Planning and hedgerows
A starting point is to determine whether a hedgerow has been correctly represented in the planning application. For example, you can check whether the correct term ‘hedgerow’ has been used, rather than a watered-down equivalent term such as a ‘fence’.
Hedgerows are defined as a priority habitat under Section 41 of the Natural Environment and Rural Communities (NERC) Act 2006. The National Planning Policy Framework (NPPF) states that plans should ‘promote the conservation, restoration and enhancement of priority habitats’. Thus removing any hedgerow, but especially a species-rich ‘important’ hedgerow, would go against these values. These are points you can raise in your objection to a planning application. You can highlight if any hedgerows are listed as important under the Hedgerows Regulations 1997. An ‘important’ hedgerow is classified as any which has existed for 30 years or more and satisfies at least one of the listed criteria.

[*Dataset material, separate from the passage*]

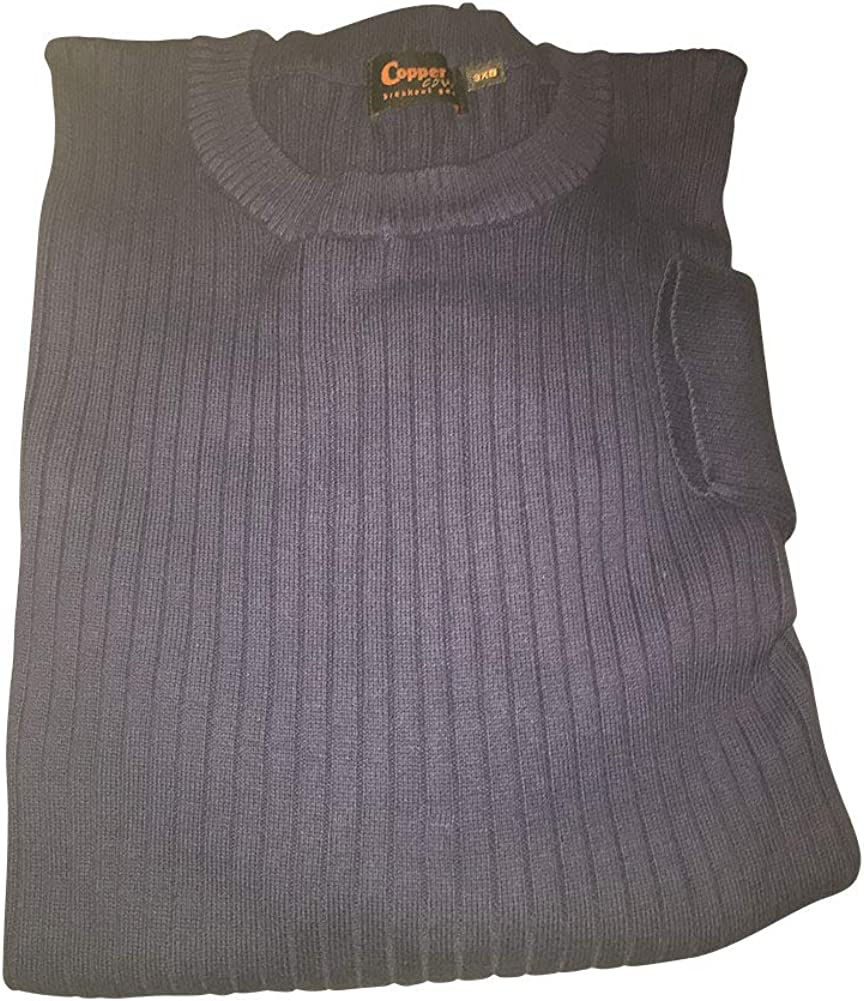Big and Tall Luxury Ribbed Cotton Crewneck Sweater to 8X Big in Black, Navy, Tan, and Red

Outlining the value of hedges for biodiversity in your response is also a useful strategy. A newly planted hedge will not replace an ancient species-rich hedge. However, in order to meet net gains for biodiversity if a hedge removal goes ahead, any new hedges planted as compensation must also be managed appropriately according to the natural hedge lifecycle and to provide the optimal hedge structure so as to maximise the wildlife value. They must also be positioned to provide habitat connectivity.